¿Puedes filtrar el material y copiar cada línea que contenga la palabra "scene"? Se distinguen mayúsculas y minúsculas.

» Material de partida:
= = = = =

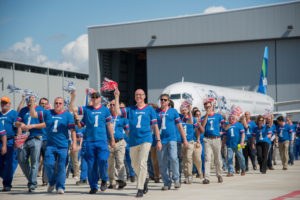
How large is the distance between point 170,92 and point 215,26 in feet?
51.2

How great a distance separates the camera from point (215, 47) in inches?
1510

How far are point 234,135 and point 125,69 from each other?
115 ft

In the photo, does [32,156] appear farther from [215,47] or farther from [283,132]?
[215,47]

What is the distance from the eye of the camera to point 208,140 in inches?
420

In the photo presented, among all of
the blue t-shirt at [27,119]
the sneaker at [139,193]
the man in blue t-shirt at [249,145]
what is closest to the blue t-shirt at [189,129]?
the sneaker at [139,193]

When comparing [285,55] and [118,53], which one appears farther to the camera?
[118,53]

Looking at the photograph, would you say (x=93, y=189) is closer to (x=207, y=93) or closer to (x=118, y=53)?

= = = = =

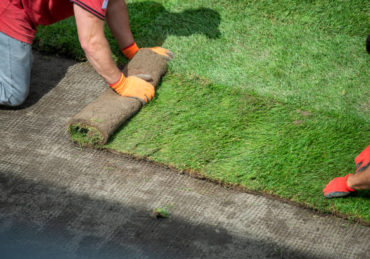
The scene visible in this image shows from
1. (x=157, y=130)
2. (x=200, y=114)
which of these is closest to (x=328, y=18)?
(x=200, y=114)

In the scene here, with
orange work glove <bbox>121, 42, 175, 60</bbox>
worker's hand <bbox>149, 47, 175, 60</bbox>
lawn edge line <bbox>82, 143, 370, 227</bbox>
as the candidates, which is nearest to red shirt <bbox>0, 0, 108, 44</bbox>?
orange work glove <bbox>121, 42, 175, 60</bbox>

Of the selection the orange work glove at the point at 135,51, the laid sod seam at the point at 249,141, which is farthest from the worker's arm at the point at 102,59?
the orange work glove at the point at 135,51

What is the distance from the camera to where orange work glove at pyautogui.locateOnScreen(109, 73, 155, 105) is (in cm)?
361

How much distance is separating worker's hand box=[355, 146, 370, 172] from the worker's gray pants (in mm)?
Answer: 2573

= = = = =

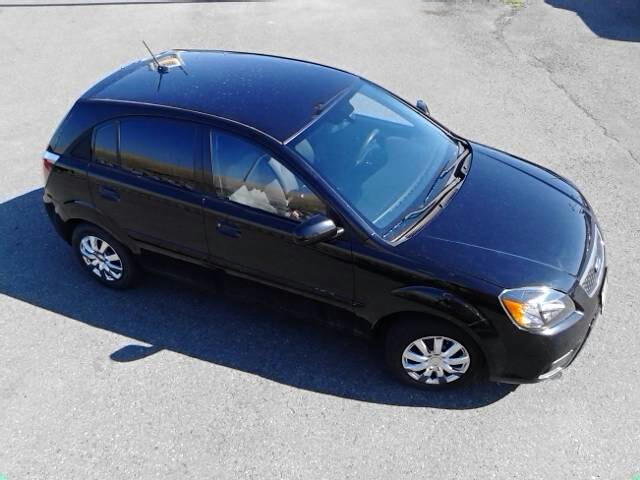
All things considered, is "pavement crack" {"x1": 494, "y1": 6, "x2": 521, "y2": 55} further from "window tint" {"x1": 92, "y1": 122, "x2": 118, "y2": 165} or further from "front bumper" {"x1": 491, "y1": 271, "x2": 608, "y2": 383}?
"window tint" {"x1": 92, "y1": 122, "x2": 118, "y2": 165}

= = = = =

» Solución propuesta:
The scene visible in this image shows from
In the scene here, with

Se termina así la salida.